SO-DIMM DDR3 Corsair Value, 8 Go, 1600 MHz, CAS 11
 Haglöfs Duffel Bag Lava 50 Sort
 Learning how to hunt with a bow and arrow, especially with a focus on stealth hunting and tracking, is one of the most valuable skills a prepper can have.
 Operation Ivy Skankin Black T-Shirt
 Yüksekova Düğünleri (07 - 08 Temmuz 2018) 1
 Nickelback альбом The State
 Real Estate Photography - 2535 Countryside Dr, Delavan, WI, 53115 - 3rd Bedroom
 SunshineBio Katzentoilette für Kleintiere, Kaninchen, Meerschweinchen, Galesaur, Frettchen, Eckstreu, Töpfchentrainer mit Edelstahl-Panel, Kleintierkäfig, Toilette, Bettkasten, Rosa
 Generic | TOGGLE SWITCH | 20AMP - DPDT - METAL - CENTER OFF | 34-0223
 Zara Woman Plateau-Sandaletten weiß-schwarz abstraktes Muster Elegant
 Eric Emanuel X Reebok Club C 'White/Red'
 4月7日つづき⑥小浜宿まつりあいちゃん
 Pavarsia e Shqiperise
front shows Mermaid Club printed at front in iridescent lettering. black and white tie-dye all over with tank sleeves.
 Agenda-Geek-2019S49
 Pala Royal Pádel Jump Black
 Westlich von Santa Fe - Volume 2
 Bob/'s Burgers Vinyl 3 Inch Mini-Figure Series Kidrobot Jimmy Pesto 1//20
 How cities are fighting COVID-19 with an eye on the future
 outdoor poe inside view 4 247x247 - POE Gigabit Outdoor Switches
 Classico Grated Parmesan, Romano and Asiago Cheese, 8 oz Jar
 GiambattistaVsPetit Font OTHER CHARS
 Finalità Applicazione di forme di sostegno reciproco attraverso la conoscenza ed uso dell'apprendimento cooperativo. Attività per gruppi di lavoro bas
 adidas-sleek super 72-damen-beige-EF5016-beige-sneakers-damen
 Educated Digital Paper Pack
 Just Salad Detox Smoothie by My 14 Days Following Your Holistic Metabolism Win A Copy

·····

Assignment: Where the word "with" occurs in a line of the records, copy that line.

Result:
 Learning how to hunt with a bow and arrow, especially with a focus on stealth hunting and tracking, is one of the most valuable skills a prepper can have.
front shows Mermaid Club printed at front in iridescent lettering. black and white tie-dye all over with tank sleeves.
 How cities are fighting COVID-19 with an eye on the future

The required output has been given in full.